# Opinions on these two Dust Collectors.



## mwhals (Apr 13, 2010)

My next purchase is a dust collector to go with my Unisaw and other future floor tools. I am looking at the following two models:

http://www.woodcraft.com/Product/20...0V-2Micron-Canister-Kit-Model-PM1300TXCK.aspx

http://www.woodcraft.com/Product/20...V-2Micron-Canister-Kit-Model-DC1200VXCK1.aspx

I was leaning towards the Jet due to the higher horsepower. Remarkably, these are both new products and look very much like the same machine. Now after seeing the Powermatic, it has a snap ring instead of a plastic band for the bag. It also has almost twice the cubic feet capacity on the bag.

Any opinions?


----------



## woodnthings (Jan 24, 2009)

*These are related*

The Powermatic and Jet use the "vortex cone" what ever that is...
I would ask to see inside either one and see if a Thien baffle like I suspect.
http://www.woodworkingtalk.com/f32/jet-dust-collection-vortex-cone-25062/
I wouldn't spend the money unless I knew for sure as it's cheaper to buy a HF and add your own Thien baffle.
This thread shows how to make them: 
http://www.woodworkingtalk.com/f32/yes-works-25110/

As far as 2x the bag capacity...it will be very heavy if you fill it...not a big issue to me.......DAMHIK


----------



## mwhals (Apr 13, 2010)

I am looking at them, because I need to minimize all space possible in my work area. Adding a second separator would almost double the footprint. We use vortex cones in the chemical industry and they do work extremely well on an industrial scale.


----------



## xphnmn (Dec 7, 2009)

Given task 1:
Tally the lines of the records that contain the string "instances". Reply with the count alone.
The records that come next have no connection to the dust collector thread.

Source material:
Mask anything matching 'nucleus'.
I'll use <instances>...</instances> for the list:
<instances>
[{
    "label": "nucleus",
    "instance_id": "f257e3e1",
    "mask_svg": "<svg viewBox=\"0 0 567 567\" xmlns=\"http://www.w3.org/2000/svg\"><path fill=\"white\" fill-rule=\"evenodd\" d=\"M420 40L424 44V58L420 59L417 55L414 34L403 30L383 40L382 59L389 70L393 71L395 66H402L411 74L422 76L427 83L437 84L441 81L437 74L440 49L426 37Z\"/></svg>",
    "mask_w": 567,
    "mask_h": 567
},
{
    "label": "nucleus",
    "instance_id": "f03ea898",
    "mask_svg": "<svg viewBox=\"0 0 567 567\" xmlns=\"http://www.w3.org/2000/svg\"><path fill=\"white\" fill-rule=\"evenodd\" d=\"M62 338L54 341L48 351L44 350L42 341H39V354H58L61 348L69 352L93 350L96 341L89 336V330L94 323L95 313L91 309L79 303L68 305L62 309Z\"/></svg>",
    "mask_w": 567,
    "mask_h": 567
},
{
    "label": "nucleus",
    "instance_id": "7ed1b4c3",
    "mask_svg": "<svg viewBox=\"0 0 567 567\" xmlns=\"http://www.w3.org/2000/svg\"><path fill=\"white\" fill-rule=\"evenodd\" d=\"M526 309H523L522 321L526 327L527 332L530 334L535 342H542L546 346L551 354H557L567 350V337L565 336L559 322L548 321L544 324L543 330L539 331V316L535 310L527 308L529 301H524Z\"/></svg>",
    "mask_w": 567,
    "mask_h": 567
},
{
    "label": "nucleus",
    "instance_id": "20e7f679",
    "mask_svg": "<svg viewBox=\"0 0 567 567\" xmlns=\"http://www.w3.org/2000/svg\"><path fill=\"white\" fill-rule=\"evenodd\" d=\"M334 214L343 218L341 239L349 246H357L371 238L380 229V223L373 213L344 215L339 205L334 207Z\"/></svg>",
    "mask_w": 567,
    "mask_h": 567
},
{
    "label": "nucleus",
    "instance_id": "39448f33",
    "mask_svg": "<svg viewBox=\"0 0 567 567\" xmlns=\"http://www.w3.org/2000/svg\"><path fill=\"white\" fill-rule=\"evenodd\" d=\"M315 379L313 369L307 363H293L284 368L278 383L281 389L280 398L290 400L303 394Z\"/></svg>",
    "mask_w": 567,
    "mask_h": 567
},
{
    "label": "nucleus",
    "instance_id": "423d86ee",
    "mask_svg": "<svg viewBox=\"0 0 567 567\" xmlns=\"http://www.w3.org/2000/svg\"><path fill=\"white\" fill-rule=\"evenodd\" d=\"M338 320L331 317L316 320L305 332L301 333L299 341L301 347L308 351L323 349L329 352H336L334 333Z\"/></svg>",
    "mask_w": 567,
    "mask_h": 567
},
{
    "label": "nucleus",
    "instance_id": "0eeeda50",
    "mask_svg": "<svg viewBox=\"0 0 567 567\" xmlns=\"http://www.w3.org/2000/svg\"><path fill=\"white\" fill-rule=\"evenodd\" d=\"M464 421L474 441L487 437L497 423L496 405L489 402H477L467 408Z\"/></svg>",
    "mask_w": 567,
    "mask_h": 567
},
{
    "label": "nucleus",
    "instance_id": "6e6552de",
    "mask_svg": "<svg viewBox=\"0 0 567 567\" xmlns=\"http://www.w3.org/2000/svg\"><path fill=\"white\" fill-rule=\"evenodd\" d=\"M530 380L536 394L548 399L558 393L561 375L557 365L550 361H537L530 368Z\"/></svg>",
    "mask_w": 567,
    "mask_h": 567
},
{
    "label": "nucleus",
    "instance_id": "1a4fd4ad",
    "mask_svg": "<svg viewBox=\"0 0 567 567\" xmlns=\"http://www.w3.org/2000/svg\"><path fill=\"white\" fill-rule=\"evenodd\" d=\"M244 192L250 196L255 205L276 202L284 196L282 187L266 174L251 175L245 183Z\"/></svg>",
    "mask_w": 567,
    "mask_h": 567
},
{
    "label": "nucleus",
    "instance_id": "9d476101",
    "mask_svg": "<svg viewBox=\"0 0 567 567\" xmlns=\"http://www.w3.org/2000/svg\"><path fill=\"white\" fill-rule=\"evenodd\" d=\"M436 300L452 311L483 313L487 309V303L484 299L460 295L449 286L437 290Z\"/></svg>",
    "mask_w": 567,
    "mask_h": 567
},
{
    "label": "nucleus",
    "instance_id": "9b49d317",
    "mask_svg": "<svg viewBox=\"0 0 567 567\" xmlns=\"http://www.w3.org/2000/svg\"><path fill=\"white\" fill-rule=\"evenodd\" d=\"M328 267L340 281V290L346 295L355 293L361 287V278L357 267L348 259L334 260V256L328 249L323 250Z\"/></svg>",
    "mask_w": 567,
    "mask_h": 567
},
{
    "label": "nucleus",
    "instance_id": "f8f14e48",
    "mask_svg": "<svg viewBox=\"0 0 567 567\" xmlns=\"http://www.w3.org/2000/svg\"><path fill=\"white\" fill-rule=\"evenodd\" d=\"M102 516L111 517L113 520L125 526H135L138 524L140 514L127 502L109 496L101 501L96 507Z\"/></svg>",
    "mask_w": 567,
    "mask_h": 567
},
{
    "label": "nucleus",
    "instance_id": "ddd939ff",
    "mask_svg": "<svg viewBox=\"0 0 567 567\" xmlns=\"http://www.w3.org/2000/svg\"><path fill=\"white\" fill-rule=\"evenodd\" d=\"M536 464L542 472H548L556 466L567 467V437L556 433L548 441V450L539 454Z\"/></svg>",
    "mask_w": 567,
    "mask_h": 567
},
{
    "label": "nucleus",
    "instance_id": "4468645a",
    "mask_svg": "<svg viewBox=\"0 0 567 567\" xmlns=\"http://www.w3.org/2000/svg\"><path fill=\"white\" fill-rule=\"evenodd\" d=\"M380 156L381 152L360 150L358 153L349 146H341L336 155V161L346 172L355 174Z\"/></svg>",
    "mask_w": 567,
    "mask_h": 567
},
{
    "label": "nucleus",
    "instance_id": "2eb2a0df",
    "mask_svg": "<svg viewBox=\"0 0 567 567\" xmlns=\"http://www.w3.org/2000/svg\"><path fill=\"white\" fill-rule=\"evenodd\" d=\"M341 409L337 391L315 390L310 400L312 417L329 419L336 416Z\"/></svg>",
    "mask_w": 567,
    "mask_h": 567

Given task 2:
Edit the dust collector thread between "## woodnthings (Jan" and "like I suspect.", inclusive, rewriting that stretch with "Thien baffle" changed to "cyclone separator".

Task answer 1:
2

Task answer 2:
## woodnthings (Jan 24, 2009)

*These are related*

The Powermatic and Jet use the "vortex cone" what ever that is...
I would ask to see inside either one and see if a cyclone separator like I suspect.